Мой напор, мое волнение резко контрастировали с тем, как он говорил, особенно, как слушал. Гена внимательно на меня смотрел, улыбался своей ласковой улыбкой и слушал. Как же он умел слушать! Меня всегда поражало это, всю нашу с ним жизнь! Я сама так и не научилась слушать как он, хотя старалась научиться. Видимо, надо было быть Геной, чтобы так уметь. И не только уметь, а так уважать своего собеседника и так хотеть его понять.
– Ты потрясающий читатель. Я даже не мог надеяться на то, что ты так меня прочитаешь.
– Никакой я не потрясающий читатель. Это ты потрясающий писатель. Я давно не видела такого замечательного русского языка, и, пожалуй, не встречала в литературе столько добра, понимания и сочувствия.
– Спасибо. Ты устроила мне праздник, у меня крылья растут. Я счастлив. Но уже поздно, ночь на дворе, и я, кажется, опоздал на метро.
– Оставайся. Давай я постелю тебе, не идти же пешком, далеко все-таки.
– А это можно?
– Почему нельзя? Можно, конечно. Вот полотенце, папин халат и тапочки. Иди в ванную.

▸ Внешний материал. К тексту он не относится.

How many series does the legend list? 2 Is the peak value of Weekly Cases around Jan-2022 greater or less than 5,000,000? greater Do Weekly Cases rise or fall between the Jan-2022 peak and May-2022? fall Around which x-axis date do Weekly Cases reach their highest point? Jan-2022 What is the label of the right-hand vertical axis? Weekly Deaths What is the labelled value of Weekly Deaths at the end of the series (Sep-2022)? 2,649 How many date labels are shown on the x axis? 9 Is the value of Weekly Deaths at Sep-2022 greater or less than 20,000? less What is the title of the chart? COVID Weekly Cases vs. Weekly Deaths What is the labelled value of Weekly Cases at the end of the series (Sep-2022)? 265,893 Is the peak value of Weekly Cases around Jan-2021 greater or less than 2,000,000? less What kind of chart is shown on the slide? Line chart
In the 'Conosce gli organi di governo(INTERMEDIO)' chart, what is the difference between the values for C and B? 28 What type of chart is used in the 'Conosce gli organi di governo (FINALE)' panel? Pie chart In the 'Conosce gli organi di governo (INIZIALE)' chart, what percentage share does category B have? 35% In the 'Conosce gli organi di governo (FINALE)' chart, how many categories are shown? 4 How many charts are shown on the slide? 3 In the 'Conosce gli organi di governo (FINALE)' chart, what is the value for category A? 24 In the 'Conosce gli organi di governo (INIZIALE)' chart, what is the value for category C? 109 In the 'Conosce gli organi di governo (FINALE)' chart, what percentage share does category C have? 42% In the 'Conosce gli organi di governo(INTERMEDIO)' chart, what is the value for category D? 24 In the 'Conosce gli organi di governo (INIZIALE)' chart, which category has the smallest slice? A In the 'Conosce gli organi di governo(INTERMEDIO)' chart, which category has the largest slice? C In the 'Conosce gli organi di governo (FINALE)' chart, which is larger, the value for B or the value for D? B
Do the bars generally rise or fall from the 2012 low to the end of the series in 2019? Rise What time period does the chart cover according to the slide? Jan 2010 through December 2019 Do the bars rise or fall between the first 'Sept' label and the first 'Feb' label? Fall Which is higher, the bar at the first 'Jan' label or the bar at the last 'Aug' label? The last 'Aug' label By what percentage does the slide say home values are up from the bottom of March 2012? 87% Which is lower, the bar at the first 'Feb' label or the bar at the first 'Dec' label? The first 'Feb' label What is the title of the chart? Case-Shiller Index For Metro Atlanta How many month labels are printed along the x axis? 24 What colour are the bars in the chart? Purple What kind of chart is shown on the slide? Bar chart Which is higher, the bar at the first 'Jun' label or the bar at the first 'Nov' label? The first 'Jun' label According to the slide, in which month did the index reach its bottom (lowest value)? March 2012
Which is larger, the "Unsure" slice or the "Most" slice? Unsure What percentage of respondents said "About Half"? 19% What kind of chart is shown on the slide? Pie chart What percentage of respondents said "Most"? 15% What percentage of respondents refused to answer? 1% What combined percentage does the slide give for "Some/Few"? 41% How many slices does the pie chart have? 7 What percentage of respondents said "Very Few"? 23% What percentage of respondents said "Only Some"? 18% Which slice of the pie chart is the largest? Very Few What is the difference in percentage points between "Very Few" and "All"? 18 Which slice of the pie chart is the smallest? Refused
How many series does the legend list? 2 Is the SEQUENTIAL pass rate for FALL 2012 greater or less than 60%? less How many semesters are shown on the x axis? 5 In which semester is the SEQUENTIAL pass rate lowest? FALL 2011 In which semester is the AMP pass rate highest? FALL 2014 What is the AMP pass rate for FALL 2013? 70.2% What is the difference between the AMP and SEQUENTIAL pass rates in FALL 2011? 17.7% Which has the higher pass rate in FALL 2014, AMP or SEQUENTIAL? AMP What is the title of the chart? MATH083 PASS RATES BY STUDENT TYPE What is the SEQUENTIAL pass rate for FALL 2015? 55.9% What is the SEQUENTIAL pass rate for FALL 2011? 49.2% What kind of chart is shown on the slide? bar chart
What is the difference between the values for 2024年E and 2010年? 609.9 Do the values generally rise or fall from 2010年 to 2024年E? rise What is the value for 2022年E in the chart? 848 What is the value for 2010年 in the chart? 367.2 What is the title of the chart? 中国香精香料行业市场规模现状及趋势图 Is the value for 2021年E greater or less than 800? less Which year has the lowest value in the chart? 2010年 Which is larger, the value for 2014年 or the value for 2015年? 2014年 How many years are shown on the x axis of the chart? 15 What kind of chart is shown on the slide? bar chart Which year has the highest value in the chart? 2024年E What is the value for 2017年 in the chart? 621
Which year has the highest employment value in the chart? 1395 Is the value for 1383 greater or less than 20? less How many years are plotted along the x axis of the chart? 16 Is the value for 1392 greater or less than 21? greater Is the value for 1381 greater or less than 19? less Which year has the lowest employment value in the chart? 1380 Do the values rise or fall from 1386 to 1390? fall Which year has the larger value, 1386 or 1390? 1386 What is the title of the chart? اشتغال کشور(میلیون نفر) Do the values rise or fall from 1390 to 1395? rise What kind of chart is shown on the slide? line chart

Я постелила ему в столовой, но, конечно, знала, что он ко мне придет. Не могу сказать, что была к этому готова. Я еще не понимала его тогда по-настоящему.
Его сдержанность и деликатность были особенные, совсем не такие, как у всех прочих людей, и надо было соответствовать, а я вовсе не была уверена, что смогу.
Он пришел часа через два. Все это время я слышала, как он ворочался и тихо дышал. Гена присел около меня на край кровати, и я увидела дрожащие губы, взяла в свои руки его холодную трясущуюся руку, притянула к себе и просто-таки засунула под одеяло. Его бил такой озноб, что понадобилось немало усилий, чтобы его согреть и немного успокоить.
Мы были тридцатилетние, взрослые люди, и я думала, кое-что понимали в любви. Но оказалось, что это я кое-что понимала, а что понимал Гена… Тогда казалось – ничего. Прошло какое-то время, пока он пришел в себя, преодолел страх, и вдруг, стал нежным, ласковым и сильным.
Наша первая близость была прекрасна. Присущая ему деликатность во всем и в любви была главной. Для него было самым важным, чтобы хорошо было мне. Это было самым важным всю нашу жизнь: чтобы мне всегда было хорошо с ним, во всем и в любви в первую очередь.
Потом мы долго, молча лежали обнявшись. Боялись спугнуть возникшее у обоих хрупкое ощущение счастья, и оба чувствовали, как оно вырастает в полной тишине, крепнет и объединяет нас.